[[ Passage open ]]

Ticket #6749: knapsack.2.patch

sage/numerical/knapsack.py

@@ -6 +6 @@
 following knapsack problems are implemented:
 
 - Solving the subset sum problem for super-increasing sequences.
-
+- General case using Linear Programming     
 
 AUTHORS:
 
 - Minh Van Nguyen (2009-04): initial version
+- Nathann Cohen (2009-08) : Linear Programming version         
 
+Definition of Knapsack problems
+---------------------------------
 
-EXAMPLES:
+You have already had a knapsack problem, so you should know, but in case you
+do not, a knapsack problem is what happens when you have hundred of items to 
+put into a bag which is too small for all of them. 
+
+When you formally write it, here is your problem :
+* Your bag can contain a weight of at most W
+* Each item `i` you have has a weight `w_i`
+* Each item `i` has a usefulness of `u_i`
+
+You then want to maximize the usefulness of the items you will store into 
+your bag, while keeping sure the weight of the bag will not go over W
+    
+As a linear program, this problem can be represented this way 
+( if you define `b_i` as the binary variable indicating whether 
+the item `i` is to be included in your bag ) :
+
+.. MATH::
+    \mbox{Maximize : }\sum_ib_iu_i\\
+    \mbox{Such that : }
+    \sum_ib_iw_i\leq W\\
+    \forall i, b_i \mbox{ binary variable}
+    
+( for more informations, cf. http://en.wikipedia.org/wiki/Knapsack_problem )
+
+Examples
+--------------------
+    
+If your knapsack problem is composed of three items (weight, value)

[[ Passage closed ]]
[[ Dataset records open ]]

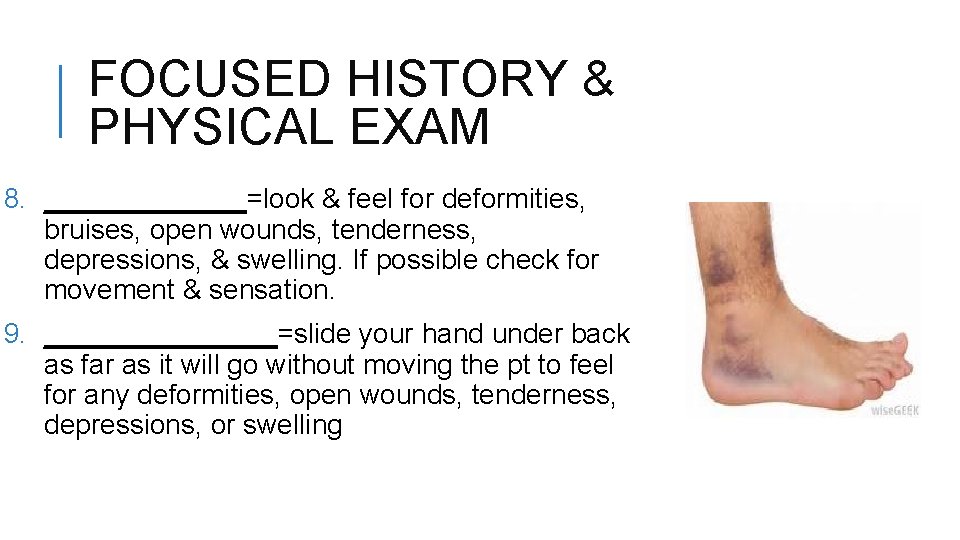 FOCUSED HISTORY & PHYSICAL EXAM

8. ____________=look & feel for deformities, bruises, open wounds, tenderness, depressions, & swelling. If possible check for movement & sensation.

9. ______________=slide your hand under back as far as it will go without moving the pt to feel for any deformities, open wounds, tenderness, depressions, or swelling

wiseGEEK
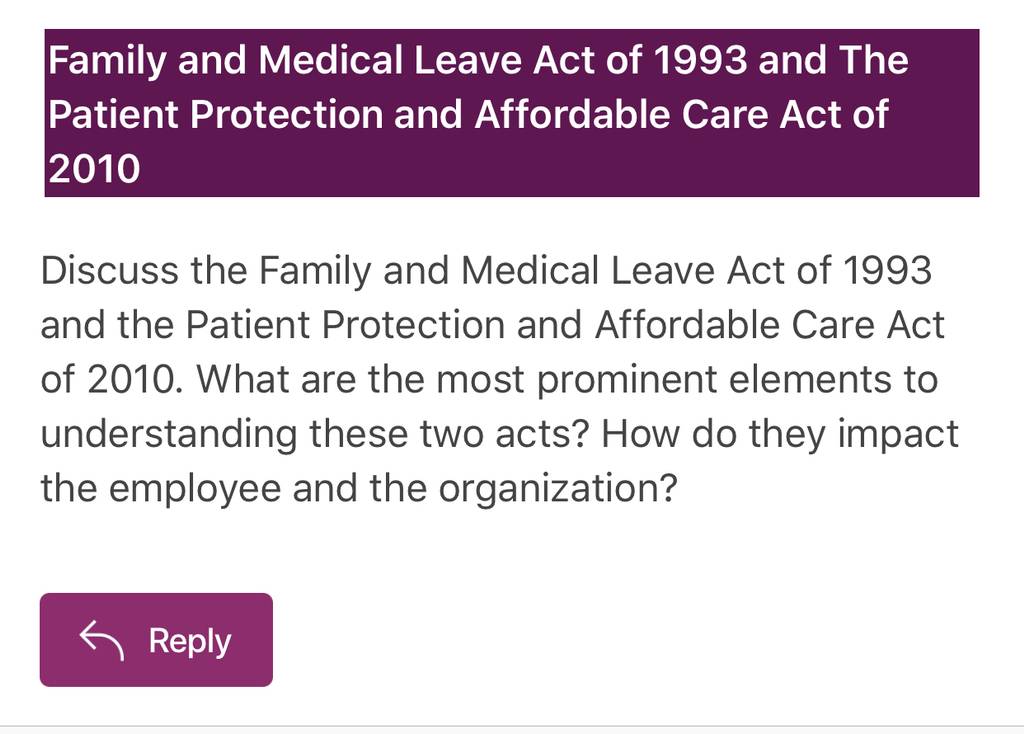 Family and Medical Leave Act of 1993 and The Patient Protection and Affordable Care Act of 2010

Discuss the Family and Medical Leave Act of 1993 and the Patient Protection and Affordable Care Act of 2010. What are the most prominent elements to understanding these two acts? How do they impact the employee and the organization?

Reply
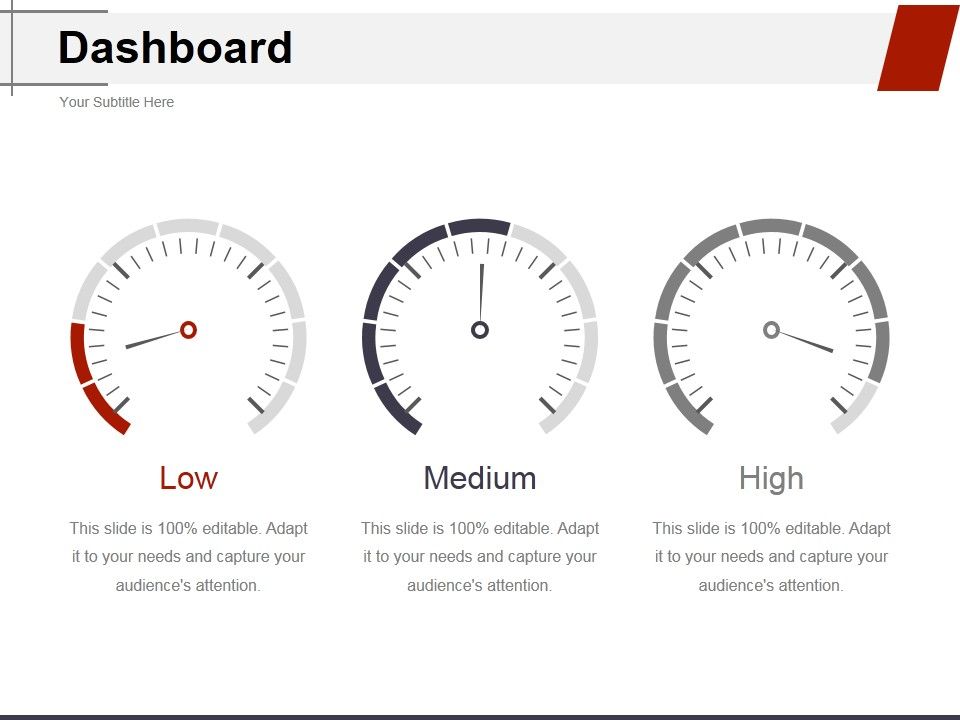 Dashboard

Your Subtitle Here

Low

This slide is 100% editable. Adapt it to your needs and capture your audience's attention.

Medium

This slide is 100% editable. Adapt it to your needs and capture your audience's attention.

High

This slide is 100% editable. Adapt it to your needs and capture your audience's attention.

[[ Dataset records closed ]]

Reproduce word for word the part of the knapsack patch that opens with the words containing "- Minh Van Nguyen" and closes with "all of them.". The rows above were taken from a different source than the knapsack patch.

- Minh Van Nguyen (2009-04): initial version
+- Nathann Cohen (2009-08) : Linear Programming version         
 
+Definition of Knapsack problems
+---------------------------------
 
-EXAMPLES:
+You have already had a knapsack problem, so you should know, but in case you
+do not, a knapsack problem is what happens when you have hundred of items to 
+put into a bag which is too small for all of them.